SOURCE PASSAGE
C++ why accessing dynamic array is used without the asterisk operator? - c++

for example:
#include <iostream>
using namespace std;
int main(){
int *a;
a = new int[2];
a[1] = 1;
}
From what I understand, a 2 sized array of int is allocated in "the heap memory" and pointer a takes the memory address of that newly created array. However, when trying to access (for example) the second index of the array (a[1]), it simply does so without the asterisk operator and I don't understand why, I'm used to seeing that the value stored in a memory address pointed to by a pointer is accessed as *pointername and not like pointername[value].
So my question is, why do we use the subscript operator to access a pointer which points to an array without the asterisk operator?

In C++, applying operator[] to a pointer p with index i is the semantic equivalent of
*(p + i)
and
*(i + p)
You can think of it as syntactic sugar. Also note that this implies that p[N] is equivalent to N[p].

a[N] is equal to *(a+N) if a is a pointer. Thus, a[1] dereferences the pointer a+1.

TASK STATEMENT
Answer these about the C++ thread above:
(a) How many ints does the code allocate with new?
(b) Which two expressions is applying operator[] to a pointer p with index i said to be equivalent to?
(c) According to the last reply, which pointer does a[1] dereference?

DATA SECTION
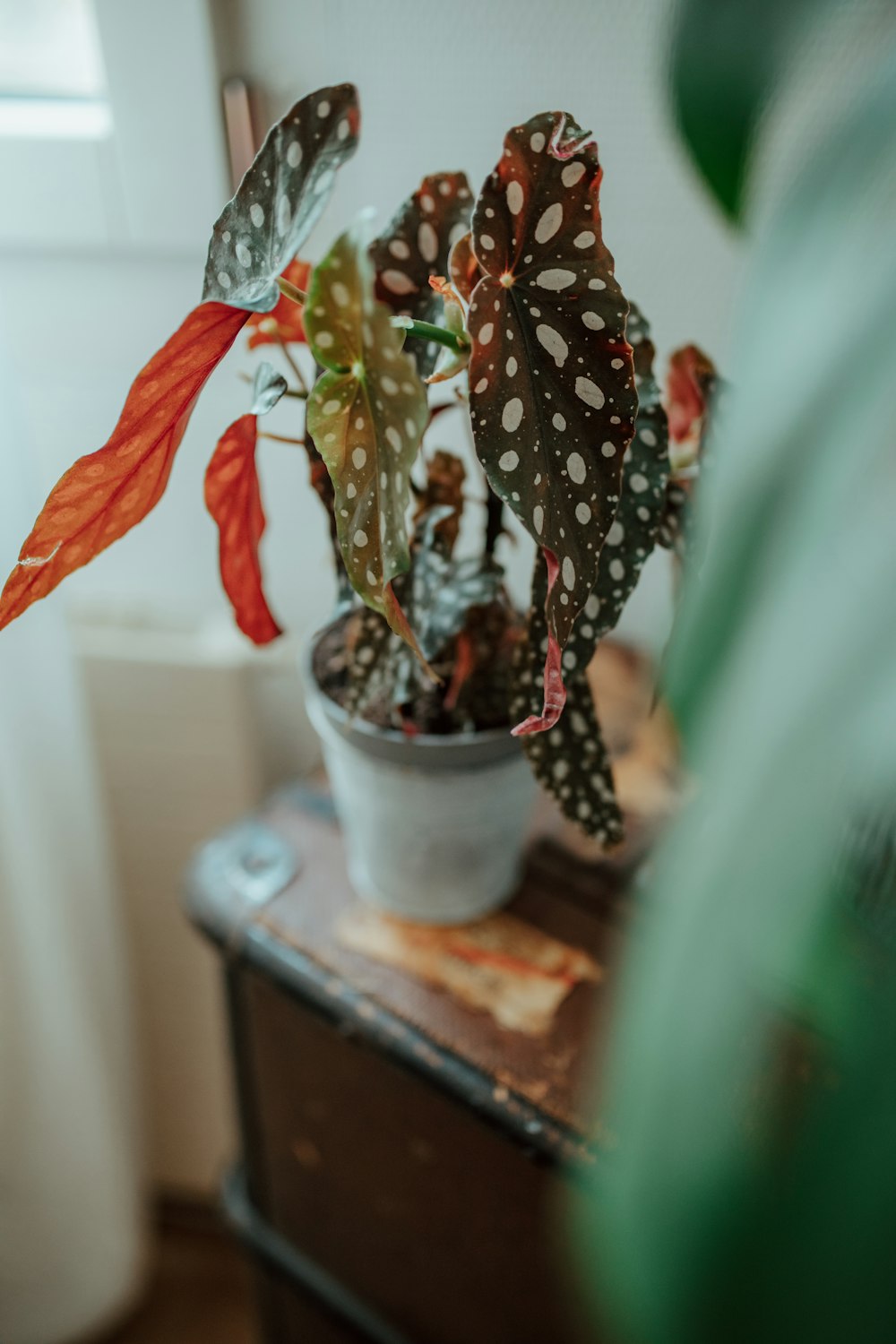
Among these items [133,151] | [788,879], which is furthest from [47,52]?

OUTPUT FOR THIS TASK
(a) 2
(b) *(p + i) and *(i + p)
(c) a+1